◆ WHAT YOU SHOULD DO ◆
Reproduce, character for character, the entries from their opening line through the line with "family: Troglodytidae".

[Collected data entries]
---------------

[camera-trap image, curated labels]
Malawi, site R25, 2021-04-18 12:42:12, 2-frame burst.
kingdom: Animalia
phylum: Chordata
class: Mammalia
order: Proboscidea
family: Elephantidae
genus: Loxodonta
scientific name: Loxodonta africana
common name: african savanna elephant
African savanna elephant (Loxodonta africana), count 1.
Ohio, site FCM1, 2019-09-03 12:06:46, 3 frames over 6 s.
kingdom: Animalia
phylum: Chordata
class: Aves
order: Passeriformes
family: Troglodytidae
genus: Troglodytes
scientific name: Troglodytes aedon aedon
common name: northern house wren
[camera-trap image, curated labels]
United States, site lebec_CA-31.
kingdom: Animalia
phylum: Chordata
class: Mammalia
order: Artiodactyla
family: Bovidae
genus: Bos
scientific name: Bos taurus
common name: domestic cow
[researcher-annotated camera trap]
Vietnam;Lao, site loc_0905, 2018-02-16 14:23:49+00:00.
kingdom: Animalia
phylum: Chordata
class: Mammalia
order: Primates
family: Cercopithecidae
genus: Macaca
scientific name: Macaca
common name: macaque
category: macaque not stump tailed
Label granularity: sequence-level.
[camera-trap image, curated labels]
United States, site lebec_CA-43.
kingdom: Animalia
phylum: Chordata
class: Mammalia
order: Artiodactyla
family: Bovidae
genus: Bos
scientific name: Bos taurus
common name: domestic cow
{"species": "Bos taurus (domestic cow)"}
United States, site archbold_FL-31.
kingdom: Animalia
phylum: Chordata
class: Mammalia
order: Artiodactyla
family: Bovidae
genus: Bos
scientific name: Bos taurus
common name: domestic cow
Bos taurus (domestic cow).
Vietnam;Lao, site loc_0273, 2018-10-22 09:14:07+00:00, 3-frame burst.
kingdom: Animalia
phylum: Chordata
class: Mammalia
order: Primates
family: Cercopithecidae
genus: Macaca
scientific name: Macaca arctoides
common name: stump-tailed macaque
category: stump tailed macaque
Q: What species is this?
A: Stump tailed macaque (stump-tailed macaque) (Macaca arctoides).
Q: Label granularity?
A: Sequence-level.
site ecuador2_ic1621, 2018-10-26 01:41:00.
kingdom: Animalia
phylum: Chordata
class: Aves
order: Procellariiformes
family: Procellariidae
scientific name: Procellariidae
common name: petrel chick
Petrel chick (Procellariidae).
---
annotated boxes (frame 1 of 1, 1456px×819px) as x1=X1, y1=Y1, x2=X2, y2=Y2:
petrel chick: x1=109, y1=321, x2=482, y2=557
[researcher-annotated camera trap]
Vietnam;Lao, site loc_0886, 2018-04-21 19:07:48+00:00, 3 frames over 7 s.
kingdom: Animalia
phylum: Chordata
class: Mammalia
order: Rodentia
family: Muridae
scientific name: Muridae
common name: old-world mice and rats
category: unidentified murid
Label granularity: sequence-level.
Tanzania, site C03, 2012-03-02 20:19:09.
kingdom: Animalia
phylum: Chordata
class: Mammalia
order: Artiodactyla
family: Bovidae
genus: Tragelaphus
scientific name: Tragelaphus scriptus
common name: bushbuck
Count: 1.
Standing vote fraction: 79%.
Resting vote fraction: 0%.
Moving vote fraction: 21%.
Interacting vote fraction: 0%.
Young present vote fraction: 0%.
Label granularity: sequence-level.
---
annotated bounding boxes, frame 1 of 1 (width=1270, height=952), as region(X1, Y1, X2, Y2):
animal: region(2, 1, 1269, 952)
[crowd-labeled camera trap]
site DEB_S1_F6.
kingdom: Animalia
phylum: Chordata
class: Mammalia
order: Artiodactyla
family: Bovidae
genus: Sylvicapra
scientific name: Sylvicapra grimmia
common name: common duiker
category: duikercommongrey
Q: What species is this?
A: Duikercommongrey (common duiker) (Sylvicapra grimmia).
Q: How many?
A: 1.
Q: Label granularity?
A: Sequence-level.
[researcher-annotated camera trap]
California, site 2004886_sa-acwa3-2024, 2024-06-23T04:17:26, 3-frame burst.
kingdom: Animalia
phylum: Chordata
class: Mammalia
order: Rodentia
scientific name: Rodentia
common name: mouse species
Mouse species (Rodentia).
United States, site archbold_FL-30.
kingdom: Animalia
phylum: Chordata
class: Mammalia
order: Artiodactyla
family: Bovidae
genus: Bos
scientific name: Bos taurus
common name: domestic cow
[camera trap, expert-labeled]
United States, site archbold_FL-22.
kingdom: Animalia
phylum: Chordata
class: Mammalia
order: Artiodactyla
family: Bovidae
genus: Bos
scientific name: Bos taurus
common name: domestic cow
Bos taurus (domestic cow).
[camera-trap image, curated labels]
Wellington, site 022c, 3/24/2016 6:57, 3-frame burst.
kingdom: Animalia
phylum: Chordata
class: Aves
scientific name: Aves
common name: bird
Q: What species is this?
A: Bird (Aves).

---------------

◆ RESULT OF THIS TASK ◆
[camera-trap image, curated labels]
Malawi, site R25, 2021-04-18 12:42:12, 2-frame burst.
kingdom: Animalia
phylum: Chordata
class: Mammalia
order: Proboscidea
family: Elephantidae
genus: Loxodonta
scientific name: Loxodonta africana
common name: african savanna elephant
African savanna elephant (Loxodonta africana), count 1.
Ohio, site FCM1, 2019-09-03 12:06:46, 3 frames over 6 s.
kingdom: Animalia
phylum: Chordata
class: Aves
order: Passeriformes
family: Troglodytidae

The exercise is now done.